The centre-back, now 73 years old and a grandfather, has been lovingly cared for by his wife Bernadette for almost four whole decades.

“No one ever forgets to give Jean-Pierre presents, whether it’s his birthday, Christmas or Father’s Day,” Bernadette told CNN in 2020.

Her husband spends most of the day in his own room at the house, located in the south of France, and can breathe on his own without the assistant of a machine.

“We buy presents like a T-shirt or a jumper because I dress him in his bed — he changes clothes every day,” Bernadette wife continued. “I’ll buy things so that he can have a nice room, such as pretty sheets, or some scent. He used to wear Paco Rabanne but his favourite one stopped so now I buy Sauvage by Dior.”

Bernadette dresses, feeds and bathes her husband every day and often sacrifices her own sleep to ensure Jean-Pierre gets his.

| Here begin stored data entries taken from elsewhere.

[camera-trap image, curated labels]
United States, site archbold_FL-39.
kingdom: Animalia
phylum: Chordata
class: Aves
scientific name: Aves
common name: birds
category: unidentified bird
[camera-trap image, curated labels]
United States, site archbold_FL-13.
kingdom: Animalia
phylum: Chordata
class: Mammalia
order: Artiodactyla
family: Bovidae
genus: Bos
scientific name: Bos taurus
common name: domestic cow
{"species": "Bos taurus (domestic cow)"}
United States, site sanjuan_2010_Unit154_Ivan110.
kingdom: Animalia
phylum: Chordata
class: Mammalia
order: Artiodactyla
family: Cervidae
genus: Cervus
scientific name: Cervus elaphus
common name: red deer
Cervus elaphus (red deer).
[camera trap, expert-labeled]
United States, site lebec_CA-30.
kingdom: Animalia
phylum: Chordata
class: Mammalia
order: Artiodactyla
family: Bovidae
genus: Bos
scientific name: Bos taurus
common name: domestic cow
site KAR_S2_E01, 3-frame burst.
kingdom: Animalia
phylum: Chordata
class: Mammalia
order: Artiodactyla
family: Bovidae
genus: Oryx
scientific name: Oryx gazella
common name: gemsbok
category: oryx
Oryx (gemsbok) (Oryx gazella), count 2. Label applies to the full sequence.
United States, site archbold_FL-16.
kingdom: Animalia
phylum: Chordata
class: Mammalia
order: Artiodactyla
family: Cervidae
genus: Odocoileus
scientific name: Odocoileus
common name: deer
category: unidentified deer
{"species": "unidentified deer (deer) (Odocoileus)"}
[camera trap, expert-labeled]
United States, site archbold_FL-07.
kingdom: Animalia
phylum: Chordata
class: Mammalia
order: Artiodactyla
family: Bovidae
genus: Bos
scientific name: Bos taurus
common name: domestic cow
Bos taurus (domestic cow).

When she spends a night away from home, Jean-Pierre’s carers notice his mood seems to change.

“He senses that it is not me feeding him and looking after him,” his wife of 52 years added. “It’s the nurses who tell me, saying he is not the same.

“I think he feels things. He must recognise the sound of my voice as well.”

Bernadette is clearly an extraordinary and truly remarkable woman. She still holds hope that her husband’s condition will miraculously improve one day.

“Everybody hopes that he will come out of the coma. But the more time that passes, the more it troubles me,” she said.

“His condition does not get any worse, so who knows? If one day, medical science evolves, then why not?

“Will there be a day when they’ll know how to do something for him? I don’t know.”